● **Tasks for this exercise**:
A: In the book review below, rewrite the paragraph that begins "In volume four, everything picks up" as a shorter version that keeps its main points.
B: Carry on the book review below, picking up right after its last sentence.

● **Passage shown**:
┌──
In volume four, everything picks up. There’s murder and steam. It’s the last one, Alana is dressed up as a super hero in a TV show, and I also get to see some of the dark threads of the Saga world. A world so endrenched in war blood, that all they have is drugs and cheesy rom com shows to ignore the violence. And then there’s the family values stuff, as the baby girl grows older, and the couple begins to seperate as the threads of family and money get tighter. This one was a lot better, there’s more character growth and conflict, the story is starting to fold in correctly and the journalist couple wasn’t around much, and the TV head people are my favorite aliens ever. The reason why I’m not saying anything substantial is because this comic is super popular and I don’t see the point of saying anything more than what has already been said. 

Rating for Volume 3: 3/5

Rating for Volume 4: 4.5/5

Mira Corpora by Jeff Jackson

Mira Corpora

Pages: 182
Genre: Coming of Age, Contemporary, Literary Fiction
Format: Paperback
Published by Two Dollar Radio

This book received a lot of well-deserved hype in the small press world. Sadly, I will probably not see this in Barnes N’ Nobles or Book Outlet. I also won’t write a good enough review for it either. No sympathy tears, I just finished this awhile ago, and when that happens it’s hard to get words for it. You can also blame summer laziness in my tardiness of getting stuff down. But I don’t think I will be forgetting this book anytime soon. I guess like I did with MW, I will be doing a listicle review. I will admit that it took me awhile to get into the first part of the book, but as soon the narrator escapes into a reality, I was absorbed into it.

1. It starts off like a journal where he opens up this new world in which he apparently never leaves until he “grows up.”
└──
● **Dataset section**:
┌──
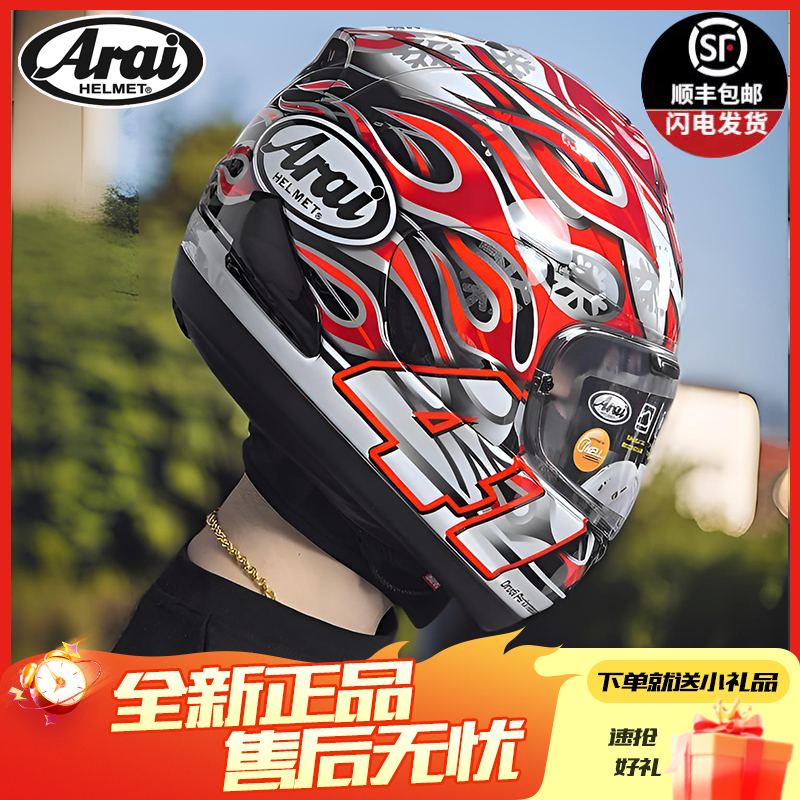 日本进口全新正品ARAIRX7X芳贺仙鹤高桥巧小狗中须大户外运动头盔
└──
● **Task responses**:
A: Volume four picks up the pace with murder and steamy scenes. Alana plays a superhero on a TV show, and the darker side of the Saga world comes through: a place so soaked in the blood of war that people lean on drugs and cheesy rom-com shows to block out the violence. Family themes grow as the baby girl gets older and the couple starts to drift apart under the pressure of family and money. This volume is a lot better, with more character growth and conflict, a story that is starting to come together, less of the journalist couple, and the aliens with TV heads as my favorite aliens ever. I'm keeping it short because the comic is very popular and there's little to add to what has already been said.

B:
2. This is the dysfunctional YA I’ve been waiting for. Yes, that sounds a little sick, but let me explain. This book took place for most of the main character’s young life and ends at an age that is towards the end of the young adult phase of life. It’s rough, but not sugar coated, it’s bleak, and it never stops to coddle the reader. It’s quite brutal and deviant much like the punk rock movie poster cover. It’s terrifying.

3. What makes it more harrowing is that this book is so unforgiving and yet it’s so magical. I’ve never read Chronicles of Narnia because I am a peasant, but the prose in this book totally clashes with the horrific stuff the narrator goes through. It has a dreamy, innocent quality, you can’t really tell what’s real or not since for most the book, the narrator was a child for most of the novel. And yes, 20 years old is, according to older people, a kid still. 

4.  The book’s cinematic prose reminds me of how the author is a playwright and you can definitely tell that that carries on as an influence in his writing. In it’s exact but not so heavy use of imagery that seems to flow right with the story, no info dumps of description, and the characters feel real, the narrator is whispering in your head, as he faces nightmares of temporarily leave an unaccepting civilization, only to come back, and die a little inside.

5. As expected, there’s no happy ending, but instead a closure to what is supposed to be left behind, not finished, but wanting to be over with it.